Filtere die Zeilen unten und gib jede Zeile wieder, die das Wort „Return“ enthält.

*****

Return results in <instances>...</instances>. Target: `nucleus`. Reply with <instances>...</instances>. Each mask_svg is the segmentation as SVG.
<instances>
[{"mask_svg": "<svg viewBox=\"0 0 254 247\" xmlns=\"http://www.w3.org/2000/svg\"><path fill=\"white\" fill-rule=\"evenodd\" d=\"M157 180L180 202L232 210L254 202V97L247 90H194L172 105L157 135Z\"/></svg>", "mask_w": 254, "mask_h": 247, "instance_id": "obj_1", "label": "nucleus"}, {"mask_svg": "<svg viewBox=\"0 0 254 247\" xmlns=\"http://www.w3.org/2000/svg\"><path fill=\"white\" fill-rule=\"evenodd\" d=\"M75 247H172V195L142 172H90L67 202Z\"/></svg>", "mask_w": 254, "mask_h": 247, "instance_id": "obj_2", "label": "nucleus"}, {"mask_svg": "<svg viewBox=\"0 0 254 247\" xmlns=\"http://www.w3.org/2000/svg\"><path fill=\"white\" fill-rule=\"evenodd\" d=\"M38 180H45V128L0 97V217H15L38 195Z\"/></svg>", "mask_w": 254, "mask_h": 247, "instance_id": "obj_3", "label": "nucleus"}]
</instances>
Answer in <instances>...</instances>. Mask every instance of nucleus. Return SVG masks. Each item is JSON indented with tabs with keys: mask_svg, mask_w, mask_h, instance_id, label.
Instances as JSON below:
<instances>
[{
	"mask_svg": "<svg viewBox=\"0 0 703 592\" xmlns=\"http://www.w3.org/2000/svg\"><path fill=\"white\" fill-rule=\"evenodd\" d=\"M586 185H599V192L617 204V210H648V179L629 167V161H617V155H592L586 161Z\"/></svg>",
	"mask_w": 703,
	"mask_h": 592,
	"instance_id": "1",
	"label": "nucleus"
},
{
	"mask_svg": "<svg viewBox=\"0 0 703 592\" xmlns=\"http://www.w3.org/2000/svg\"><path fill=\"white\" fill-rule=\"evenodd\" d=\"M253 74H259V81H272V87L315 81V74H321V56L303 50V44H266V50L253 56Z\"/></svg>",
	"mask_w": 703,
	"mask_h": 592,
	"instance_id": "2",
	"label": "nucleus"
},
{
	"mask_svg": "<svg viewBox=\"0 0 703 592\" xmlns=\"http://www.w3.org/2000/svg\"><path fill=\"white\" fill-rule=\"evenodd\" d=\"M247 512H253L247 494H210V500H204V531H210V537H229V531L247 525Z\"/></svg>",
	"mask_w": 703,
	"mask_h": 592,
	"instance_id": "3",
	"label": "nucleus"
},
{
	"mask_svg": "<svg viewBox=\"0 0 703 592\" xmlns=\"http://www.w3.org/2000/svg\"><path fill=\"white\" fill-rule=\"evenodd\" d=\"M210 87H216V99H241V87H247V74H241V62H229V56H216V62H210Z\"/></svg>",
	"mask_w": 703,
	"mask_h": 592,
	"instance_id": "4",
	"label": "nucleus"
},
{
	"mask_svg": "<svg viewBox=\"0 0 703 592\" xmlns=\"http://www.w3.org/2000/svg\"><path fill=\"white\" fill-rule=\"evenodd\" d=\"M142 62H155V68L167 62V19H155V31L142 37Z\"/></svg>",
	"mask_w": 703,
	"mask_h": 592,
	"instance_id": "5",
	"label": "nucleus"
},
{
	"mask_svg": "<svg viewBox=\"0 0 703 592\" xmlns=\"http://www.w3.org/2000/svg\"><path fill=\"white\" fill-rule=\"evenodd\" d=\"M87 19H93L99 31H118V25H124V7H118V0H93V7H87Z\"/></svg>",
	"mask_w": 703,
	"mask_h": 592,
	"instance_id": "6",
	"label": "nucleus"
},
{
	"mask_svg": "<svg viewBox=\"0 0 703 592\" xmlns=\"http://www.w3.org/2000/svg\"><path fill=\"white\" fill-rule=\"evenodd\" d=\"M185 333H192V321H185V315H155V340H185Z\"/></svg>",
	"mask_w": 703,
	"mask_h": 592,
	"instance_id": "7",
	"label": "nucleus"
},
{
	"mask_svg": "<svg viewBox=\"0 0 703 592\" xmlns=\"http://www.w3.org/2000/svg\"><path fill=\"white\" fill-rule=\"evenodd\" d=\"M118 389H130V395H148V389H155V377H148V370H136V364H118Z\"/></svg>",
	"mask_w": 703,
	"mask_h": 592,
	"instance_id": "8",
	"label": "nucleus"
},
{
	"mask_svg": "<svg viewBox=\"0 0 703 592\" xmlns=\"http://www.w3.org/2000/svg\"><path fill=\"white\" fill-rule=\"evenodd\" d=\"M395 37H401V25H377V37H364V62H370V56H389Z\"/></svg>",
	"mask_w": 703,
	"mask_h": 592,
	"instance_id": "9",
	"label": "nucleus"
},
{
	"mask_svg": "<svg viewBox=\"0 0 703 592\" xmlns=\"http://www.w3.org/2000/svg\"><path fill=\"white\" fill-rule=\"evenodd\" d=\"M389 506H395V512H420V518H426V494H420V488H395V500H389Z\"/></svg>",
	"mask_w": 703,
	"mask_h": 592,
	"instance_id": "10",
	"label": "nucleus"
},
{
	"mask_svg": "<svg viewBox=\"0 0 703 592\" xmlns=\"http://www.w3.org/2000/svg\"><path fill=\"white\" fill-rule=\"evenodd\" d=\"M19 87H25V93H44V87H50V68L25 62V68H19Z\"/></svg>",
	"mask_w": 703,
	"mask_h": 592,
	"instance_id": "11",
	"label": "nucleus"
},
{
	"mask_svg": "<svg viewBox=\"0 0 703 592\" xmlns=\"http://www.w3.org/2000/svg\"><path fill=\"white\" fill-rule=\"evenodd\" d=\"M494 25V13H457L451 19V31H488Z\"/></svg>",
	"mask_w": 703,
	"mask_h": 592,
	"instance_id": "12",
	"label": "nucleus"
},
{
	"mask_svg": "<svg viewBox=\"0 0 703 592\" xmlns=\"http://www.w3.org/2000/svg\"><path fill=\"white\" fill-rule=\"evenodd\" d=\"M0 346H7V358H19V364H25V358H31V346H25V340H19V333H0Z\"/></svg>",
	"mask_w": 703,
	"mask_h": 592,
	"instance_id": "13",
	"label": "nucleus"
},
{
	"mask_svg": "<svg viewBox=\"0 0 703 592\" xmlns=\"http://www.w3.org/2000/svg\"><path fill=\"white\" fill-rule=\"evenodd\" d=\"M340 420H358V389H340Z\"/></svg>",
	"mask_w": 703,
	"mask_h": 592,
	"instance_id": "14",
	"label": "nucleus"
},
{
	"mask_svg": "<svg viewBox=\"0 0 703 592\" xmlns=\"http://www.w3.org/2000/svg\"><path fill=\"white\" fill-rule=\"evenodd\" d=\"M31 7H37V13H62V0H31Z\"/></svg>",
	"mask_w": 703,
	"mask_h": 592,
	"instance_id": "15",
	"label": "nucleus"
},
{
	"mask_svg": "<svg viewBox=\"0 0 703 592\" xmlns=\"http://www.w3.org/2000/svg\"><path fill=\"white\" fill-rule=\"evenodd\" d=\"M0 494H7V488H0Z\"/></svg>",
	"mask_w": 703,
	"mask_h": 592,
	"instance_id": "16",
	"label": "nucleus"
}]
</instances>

*****

Erwartete Ausgabe:
Return results in <instances>...</instances>. Target: `nucleus`. Reply with <instances>...</instances>. Each mask_svg is the segmentation as SVG.
Answer in <instances>...</instances>. Mask every instance of nucleus. Return SVG masks. Each item is JSON indented with tabs with keys: mask_svg, mask_w, mask_h, instance_id, label.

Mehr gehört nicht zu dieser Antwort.